= PAGE EXTRACT =
__________
Over the last seven months, Costello has grown to more fully appreciate supportive environments. Last fall he started pursuing a master's in geography. He's now taking 12 units per quarter and gaining a renewed sense of what it's like to be a student. "That's been fun-ny," Costello says. "It's allowed me to understand just where the cadets are coming from."
He expects to put his degree to military use, specializing in land-use planning. "I'm interested in how the military uses land, like with the transition at McClellan - what it takes to make that run smoothly."
While he has fulfilled his West Point commitments, Costello doesn't intend to leave the Army. "I never talk about doing anything else. I would miss aspects of teamwork and values; of trusting people at their word and being around people who want to do the right thing. They're not just pulling a paycheck; and that's good."
How have the events of Sept. 11 impacted your work?
There has been an attitude shift about the uniform. Public perception seems more supportive. There are more smiles on campus and more people see you and say, "Hey, how're ya doing?" and "Thanks for serving."
What's the best advice you've ever received?
That, as a commander, if your soldiers are your first concern, everything else will always take care of itself. In the same way, we have to care about our cadets' problems, whether they're academic or family problems; otherwise they won't be able to put out 100 percent. And also that you don't have to be the best at everything, but you'd better be the best at one thing. I try to pass that on. For me, it's sit-ups. (His personal best is 112 in two minutes.)
What are your hobbies?
I'm really getting into running. I haven't gotten to the point where mentally I'm saying I'm training for a triathlon, but I'd like to do that soon. My wife and I also enjoy wine tasting in Napa. But we're expecting our first baby, so we've put that on hold. We've been traveling a lot though - to Mexico, Puerto Rico and Hawaii. We've always been outdoors types.
__________
= DATASET EXTRACT =

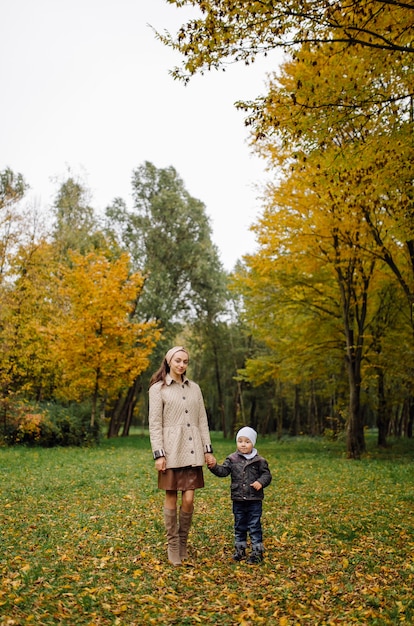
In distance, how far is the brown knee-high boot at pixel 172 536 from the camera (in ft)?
16.4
__________
= SET TASKS =
- A) In the profile of Costello, why does he say cadets' academic or family problems have to be cared about? Answer in one to three sentences.
- B) In the profile of Costello, swap "running" for "cycling" in the passage that begins at the words "That, as a commander, if" and stops after "been outdoors types.".
- C) Answer these questions on the profile of Costello:
(i) How many units per quarter is Costello taking?
(ii) What is his personal best in sit-ups?
(iii) Where have he and his wife been traveling?

= RESULTS OF THE TASKS =
- A) If those problems are not cared about, the cadets won't be able to put out 100 percent. He compares this to the advice that a commander who puts soldiers first will find that everything else takes care of itself.

- B)
That, as a commander, if your soldiers are your first concern, everything else will always take care of itself. In the same way, we have to care about our cadets' problems, whether they're academic or family problems; otherwise they won't be able to put out 100 percent. And also that you don't have to be the best at everything, but you'd better be the best at one thing. I try to pass that on. For me, it's sit-ups. (His personal best is 112 in two minutes.)
What are your hobbies?
I'm really getting into cycling. I haven't gotten to the point where mentally I'm saying I'm training for a triathlon, but I'd like to do that soon. My wife and I also enjoy wine tasting in Napa. But we're expecting our first baby, so we've put that on hold. We've been traveling a lot though - to Mexico, Puerto Rico and Hawaii. We've always been outdoors types.

- C)
(i) 12 units per quarter.
(ii) 112 in two minutes.
(iii) Mexico, Puerto Rico and Hawaii.